После чего они пустились в бега и больше на публике не возникали.
И тут такой Фергусон, снова в роли самомалейшей точки в центре самого маленького кружка, уже не окружен больше Колумбией и Нью-Йорком, теперь вокруг него «Таймс-Юнион» и Рочестер. Насколько он мог сказать, произошел сравнительно равный обмен, и теперь, раз над ним больше ничего не висело (уведомление о присвоении ему категории 4-Ф прибыло за три дня до того, как он вышел на работу), работа принадлежала ему, если только он в силах доказать, что заслужил ее.
В Рочестере издавались две ежедневные газеты. Обеими владела «Издательская компания Ганнетт», но у каждой имелась отличная от другой цель, своя редакционная политика и различные взгляды на жизнь. Несмотря на название, утренняя «Демократ-энд-Кроникл» была крепко республиканской и про-предпринимательской, а вот дневная «Таймс-Юнион» скорее располагалась в либеральном лагере, особенно теперь, когда ею заправлял Макманус.
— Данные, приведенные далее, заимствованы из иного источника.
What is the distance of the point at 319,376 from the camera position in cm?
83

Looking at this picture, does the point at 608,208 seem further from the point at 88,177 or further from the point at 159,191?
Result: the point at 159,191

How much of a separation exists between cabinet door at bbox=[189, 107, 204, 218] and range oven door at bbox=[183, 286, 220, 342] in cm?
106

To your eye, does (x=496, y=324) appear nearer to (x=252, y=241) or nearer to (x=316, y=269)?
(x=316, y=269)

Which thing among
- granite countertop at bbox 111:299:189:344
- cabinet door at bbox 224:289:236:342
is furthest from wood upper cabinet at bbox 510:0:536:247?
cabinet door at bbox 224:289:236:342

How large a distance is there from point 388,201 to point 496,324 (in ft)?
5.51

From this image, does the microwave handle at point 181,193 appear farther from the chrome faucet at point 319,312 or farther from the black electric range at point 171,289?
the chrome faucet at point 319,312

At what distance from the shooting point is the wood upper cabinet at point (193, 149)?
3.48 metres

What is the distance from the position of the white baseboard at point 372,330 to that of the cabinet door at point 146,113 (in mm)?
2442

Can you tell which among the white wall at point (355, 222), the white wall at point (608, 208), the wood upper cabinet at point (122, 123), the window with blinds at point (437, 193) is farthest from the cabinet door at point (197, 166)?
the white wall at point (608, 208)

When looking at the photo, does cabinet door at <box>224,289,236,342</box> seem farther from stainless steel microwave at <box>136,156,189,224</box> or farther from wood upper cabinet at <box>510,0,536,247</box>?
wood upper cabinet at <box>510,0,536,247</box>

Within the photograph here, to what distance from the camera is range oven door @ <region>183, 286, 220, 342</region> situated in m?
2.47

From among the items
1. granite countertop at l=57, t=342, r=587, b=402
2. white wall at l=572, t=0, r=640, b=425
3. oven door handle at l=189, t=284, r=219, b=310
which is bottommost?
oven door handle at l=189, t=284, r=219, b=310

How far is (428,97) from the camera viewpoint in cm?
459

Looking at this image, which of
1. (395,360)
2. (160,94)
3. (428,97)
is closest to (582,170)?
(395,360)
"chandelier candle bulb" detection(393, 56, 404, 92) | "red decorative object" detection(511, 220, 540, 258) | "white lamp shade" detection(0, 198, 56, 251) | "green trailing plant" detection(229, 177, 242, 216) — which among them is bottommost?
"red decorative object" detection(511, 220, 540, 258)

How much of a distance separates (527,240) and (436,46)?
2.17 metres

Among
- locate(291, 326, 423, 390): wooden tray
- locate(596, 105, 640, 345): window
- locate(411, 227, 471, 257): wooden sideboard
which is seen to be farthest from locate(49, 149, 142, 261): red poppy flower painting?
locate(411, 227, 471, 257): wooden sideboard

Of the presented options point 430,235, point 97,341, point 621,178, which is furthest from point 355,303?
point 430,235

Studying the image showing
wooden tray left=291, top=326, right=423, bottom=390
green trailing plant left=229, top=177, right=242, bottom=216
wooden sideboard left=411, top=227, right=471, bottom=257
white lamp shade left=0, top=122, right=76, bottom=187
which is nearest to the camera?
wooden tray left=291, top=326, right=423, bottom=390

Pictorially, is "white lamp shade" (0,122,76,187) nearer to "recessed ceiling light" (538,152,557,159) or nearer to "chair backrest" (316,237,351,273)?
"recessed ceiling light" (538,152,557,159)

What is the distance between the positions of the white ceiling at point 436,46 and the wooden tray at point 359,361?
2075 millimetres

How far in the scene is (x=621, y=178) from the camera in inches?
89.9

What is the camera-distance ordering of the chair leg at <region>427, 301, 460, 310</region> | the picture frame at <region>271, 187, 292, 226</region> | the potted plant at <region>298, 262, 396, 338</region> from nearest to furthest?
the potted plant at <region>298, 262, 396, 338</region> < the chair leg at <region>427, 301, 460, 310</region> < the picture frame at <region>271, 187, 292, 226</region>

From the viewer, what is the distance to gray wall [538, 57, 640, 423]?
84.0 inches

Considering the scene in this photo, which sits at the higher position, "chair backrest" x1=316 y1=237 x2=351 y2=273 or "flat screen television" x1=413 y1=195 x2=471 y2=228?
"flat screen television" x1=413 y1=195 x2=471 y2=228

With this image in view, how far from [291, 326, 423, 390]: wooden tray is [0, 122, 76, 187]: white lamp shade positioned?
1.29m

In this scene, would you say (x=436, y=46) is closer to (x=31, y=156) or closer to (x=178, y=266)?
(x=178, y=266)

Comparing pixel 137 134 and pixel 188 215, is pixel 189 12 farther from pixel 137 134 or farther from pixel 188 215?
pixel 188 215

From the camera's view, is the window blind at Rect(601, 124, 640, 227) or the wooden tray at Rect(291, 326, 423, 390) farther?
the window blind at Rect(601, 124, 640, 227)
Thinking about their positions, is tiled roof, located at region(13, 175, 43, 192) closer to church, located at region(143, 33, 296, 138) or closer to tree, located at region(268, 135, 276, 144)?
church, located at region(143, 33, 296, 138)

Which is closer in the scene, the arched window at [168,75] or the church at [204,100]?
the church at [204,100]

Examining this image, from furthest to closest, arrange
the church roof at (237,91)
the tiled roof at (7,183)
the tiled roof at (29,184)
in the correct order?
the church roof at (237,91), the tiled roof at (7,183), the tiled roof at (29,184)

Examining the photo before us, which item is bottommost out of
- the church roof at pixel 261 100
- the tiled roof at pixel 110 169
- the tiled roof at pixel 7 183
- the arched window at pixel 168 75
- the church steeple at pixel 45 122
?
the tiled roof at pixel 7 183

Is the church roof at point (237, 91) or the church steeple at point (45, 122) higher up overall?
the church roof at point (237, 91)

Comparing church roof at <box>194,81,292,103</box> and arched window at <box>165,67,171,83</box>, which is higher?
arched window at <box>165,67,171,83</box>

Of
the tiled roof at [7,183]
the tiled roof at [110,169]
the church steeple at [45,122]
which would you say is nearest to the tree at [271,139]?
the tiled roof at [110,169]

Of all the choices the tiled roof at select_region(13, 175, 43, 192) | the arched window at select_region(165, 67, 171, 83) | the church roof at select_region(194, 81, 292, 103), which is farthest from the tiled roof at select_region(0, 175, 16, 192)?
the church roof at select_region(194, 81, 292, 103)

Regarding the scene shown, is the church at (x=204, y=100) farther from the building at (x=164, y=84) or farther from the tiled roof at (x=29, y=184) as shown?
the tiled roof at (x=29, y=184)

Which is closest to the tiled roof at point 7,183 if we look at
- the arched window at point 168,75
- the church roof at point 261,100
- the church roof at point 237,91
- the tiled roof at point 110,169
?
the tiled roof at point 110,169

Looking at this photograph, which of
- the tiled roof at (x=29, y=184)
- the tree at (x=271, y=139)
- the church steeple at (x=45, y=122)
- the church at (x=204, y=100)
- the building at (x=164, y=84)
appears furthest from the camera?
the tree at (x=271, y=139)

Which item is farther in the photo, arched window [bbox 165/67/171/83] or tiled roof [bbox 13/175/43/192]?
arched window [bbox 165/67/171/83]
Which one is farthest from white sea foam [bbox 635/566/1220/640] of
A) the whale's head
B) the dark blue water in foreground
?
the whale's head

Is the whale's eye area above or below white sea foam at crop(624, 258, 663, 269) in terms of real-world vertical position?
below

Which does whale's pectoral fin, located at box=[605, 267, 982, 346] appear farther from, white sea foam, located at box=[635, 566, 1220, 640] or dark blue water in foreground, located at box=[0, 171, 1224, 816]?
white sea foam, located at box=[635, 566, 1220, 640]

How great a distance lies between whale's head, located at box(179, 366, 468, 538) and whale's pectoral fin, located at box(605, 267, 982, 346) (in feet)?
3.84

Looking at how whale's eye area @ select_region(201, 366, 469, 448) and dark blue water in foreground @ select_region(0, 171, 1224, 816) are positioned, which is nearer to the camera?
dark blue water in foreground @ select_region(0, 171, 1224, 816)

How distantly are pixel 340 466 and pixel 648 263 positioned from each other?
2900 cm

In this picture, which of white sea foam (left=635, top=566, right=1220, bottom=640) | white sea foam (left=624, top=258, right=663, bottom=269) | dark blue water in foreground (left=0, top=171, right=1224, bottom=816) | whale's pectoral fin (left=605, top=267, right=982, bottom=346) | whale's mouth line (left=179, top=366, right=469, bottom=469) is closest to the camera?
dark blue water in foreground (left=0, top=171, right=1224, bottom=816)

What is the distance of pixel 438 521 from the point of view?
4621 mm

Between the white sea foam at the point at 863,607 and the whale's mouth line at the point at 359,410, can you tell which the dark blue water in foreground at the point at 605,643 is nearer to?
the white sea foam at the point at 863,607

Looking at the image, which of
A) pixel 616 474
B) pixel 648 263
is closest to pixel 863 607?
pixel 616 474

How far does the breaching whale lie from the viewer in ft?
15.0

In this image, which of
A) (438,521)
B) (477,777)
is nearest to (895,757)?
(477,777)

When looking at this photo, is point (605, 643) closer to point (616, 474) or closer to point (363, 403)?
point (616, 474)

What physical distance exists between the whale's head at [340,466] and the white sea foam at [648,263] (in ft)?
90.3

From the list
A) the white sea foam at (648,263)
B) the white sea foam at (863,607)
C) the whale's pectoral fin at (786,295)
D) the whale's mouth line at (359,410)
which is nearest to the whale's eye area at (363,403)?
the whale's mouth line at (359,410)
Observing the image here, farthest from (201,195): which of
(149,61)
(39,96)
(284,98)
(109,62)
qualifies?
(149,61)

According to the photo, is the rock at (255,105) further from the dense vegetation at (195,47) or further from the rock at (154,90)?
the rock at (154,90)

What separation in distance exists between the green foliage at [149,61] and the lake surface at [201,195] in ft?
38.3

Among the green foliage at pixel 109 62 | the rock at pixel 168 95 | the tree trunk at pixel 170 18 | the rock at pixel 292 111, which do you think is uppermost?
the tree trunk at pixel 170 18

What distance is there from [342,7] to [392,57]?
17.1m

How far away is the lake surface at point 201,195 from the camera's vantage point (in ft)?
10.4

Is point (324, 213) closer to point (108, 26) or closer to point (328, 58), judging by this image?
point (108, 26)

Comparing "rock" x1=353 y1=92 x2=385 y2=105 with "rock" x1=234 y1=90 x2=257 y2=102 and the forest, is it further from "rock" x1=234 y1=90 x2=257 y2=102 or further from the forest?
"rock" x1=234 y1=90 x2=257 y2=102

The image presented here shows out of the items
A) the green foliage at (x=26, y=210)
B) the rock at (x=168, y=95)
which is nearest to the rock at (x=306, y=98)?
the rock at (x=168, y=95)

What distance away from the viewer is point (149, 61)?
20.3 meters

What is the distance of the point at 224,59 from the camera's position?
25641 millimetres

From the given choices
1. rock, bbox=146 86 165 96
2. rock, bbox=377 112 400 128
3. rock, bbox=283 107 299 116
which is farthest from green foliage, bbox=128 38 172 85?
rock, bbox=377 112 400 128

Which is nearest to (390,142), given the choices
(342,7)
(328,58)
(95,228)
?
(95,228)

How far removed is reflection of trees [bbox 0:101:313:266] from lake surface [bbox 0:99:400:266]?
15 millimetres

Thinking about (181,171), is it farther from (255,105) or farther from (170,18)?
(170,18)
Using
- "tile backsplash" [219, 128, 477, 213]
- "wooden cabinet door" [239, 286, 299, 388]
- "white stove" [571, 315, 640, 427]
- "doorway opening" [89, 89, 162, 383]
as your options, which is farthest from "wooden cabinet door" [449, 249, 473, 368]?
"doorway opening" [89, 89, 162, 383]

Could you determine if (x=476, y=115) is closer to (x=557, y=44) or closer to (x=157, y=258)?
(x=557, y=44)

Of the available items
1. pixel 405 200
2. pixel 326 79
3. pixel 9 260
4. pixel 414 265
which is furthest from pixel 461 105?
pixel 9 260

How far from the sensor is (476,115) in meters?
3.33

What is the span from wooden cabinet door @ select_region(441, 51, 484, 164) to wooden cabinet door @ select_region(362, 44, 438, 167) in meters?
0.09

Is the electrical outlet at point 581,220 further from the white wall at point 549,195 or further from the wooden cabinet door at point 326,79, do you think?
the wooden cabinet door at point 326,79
Либеральное, конечно, лучше консервативного, пусть даже в итоге это всего-навсего другое название для центризма, на позициях которого Фергусон вряд ли стоял в отношении любого политического вопроса текущего момента, но пока что он был доволен тем, где оказался, — писать корреспонденции Макманусу, а не для «Ист Виллидж Адер», «Рэт» или СНЛ, которая пережила такой свирепый раскол, что развалилась на две отдельные организации — упертых марксистов в Нью-Йорке и контркультурных мечтателей на ферме в западном Массачусетсе, где и покончил с собой Маршалл Блум, всего двадцать пять ему было — и вот умер от отравления угарным газом, и с этой смертью Фергусон и начал утрачивать веру в отъединенный мирок крайне левой журналистики, которая, как ему казалось временами, спятила точно так же, как группки, отколовшиеся от ныне распущенных СДО, и теперь, когда «Лос-Анджелес Фри Пресс» публиковала регулярную колонку, которую им писал Чарльз Мэнсон, Фергусону больше не хотелось никак участвовать в этом мире. Он ненавидел правых, он ненавидел правительство, но теперь он уже ненавидел и фальшивую революцию крайних левых, и если это означало, что приходится работать на центристскую газету, вроде «Рочестер Таймс-Юнион», значит, пусть так. Ему нужно было с чего-то начинать, а Макманус пообещал ему предоставить настоящую возможность — если и когда он себя проявит.
Инициация была жесткой. Его поставили на городскую жизнь — самым молодым репортером из нескольких, работавшим под руководством человека по имени Джо Дунлап, который справедливо или несправедливо считал Фергусона любимчиком Макмануса, его протеже-выскочкой из Лиги плюща, избранным среди новичков в штате, а потому этот Дунлап подчеркнуто третировал Фергусона, редкая статья, какую Фергусон ему сдавал, не бывала коренным образом переписана: не только подводки и подача сюжетов, но часто и сами фразировки, неизменно — во вред материалу в целом, ощущал Фергусон, отчего его статьи становились только хуже, а не лучше, словно редакторский топор Дунлапа был инструментом скорее не подрезки, а рубки деревьев. Макманус его об этом предупредил в первой беседе в баре «Вест-Энд» и наказал никогда не жаловаться. Дунлап — сержант учебной части, его задача — сломить дух Фергусона, и тот как необстрелянный рядовой должен делать то, что ему велели, держать рот на замке и не позволять своему духу ломаться, сколько бы раз ни подмывало его дать Дунлапу по роже.